**PASSAGE PRÉSENTÉ:**
--------------------
Contre le projet de loi sur la représentativité syndicale
On risque de voir disparaître trois organisations syndicales»
«Avec la réforme de la représentativité syndicale qui devrait être votée par le Parlement cet été, les pouvoirs publics jouent avec le feu. Au nom de la démocratie sociale - c'est du moins la raison avancée par la CGT, la CFDT et du Medef - et de l'efficacité - c'est l'argument du gouvernement – on risque de voir disparaître, demain, trois organisations syndicales.
Or, la démocratie est la grande absente de ce projet de loi.
D'abord parce que le projet de loi, actuellement en cours de discussion, fait l'objet de marchandages éhontés entre le gouvernement, le Medef et la CGT-CFDT, dans le dos des salariés, au nom des seuls intérêts de boutiques.
--------------------
**ENTRÉES EXTRAITES:**
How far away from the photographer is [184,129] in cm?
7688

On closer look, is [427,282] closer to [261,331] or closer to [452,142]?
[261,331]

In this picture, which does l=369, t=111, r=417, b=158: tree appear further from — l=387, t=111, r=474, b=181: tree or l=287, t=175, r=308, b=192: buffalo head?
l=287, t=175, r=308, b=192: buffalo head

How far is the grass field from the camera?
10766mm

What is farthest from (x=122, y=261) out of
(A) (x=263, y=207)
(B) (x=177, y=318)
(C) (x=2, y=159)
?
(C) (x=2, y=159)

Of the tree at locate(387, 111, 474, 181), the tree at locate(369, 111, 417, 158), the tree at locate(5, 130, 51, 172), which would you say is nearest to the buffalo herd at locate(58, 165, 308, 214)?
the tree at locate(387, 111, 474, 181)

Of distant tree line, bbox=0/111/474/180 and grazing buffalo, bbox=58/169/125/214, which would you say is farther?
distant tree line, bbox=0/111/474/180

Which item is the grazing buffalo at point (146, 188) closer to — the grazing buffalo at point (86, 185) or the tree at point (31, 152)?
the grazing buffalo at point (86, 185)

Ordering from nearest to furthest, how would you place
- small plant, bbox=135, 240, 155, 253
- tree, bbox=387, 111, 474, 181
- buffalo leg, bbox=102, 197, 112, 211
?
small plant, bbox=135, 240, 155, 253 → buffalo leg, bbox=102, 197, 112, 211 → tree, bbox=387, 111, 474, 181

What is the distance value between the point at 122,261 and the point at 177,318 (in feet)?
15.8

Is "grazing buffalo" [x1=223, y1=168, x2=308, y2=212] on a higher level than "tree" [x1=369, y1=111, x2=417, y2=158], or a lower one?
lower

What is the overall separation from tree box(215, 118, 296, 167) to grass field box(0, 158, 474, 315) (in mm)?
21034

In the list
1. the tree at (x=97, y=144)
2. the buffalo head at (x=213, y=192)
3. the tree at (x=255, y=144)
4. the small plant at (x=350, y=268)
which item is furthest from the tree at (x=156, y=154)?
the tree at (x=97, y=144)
--------------------
**TRAVAIL DEMANDÉ:**
[A] Indiquez si chacune de ces affirmations concorde avec l'extrait sur la représentativité syndicale, en répondant par oui ou par non et en citant les mots décisifs : (i) la réforme devrait être votée par le Parlement cet été ; (ii) l'efficacité est l'argument avancé par le Medef ; (iii) le projet de loi est négocié en accord avec les salariés.
[B] Donnez la suite de l'extrait sur la représentativité syndicale, à partir de sa dernière phrase.
Les enregistrements n'ont aucun rapport avec l'extrait sur la représentativité syndicale.

**EN RÉPONSE:**
[A] (i) Oui : « qui devrait être votée par le Parlement cet été ». (ii) Non : « c'est l'argument du gouvernement ». (iii) Non : « dans le dos des salariés ».

[B]
Ensuite parce qu'on est en train, ni plus ni moins, de rétablir le suffrage censitaire, système électoral selon lequel seuls pouvaient voter ceux qui payaient l'impôt, c'est-à-dire les plus riches ; les plus pauvres ne disposant donc pas du droit de vote.
Demain, seuls les salariés des entreprises de plus de 10 salariés pourront voter. Soit plus d'un million et demi d'entreprises sur un total de 2,6 millions et plus de 24 % des salariés qui n'auront pas voix au chapitre et qui sont souvent ceux qui ont le plus besoin d'être défendus.
Enfin, parce que, si ce projet de loi est adopté en l'état, on peut dire adieu au pluralisme syndical.
Ni «béni oui oui», ni «grincheux».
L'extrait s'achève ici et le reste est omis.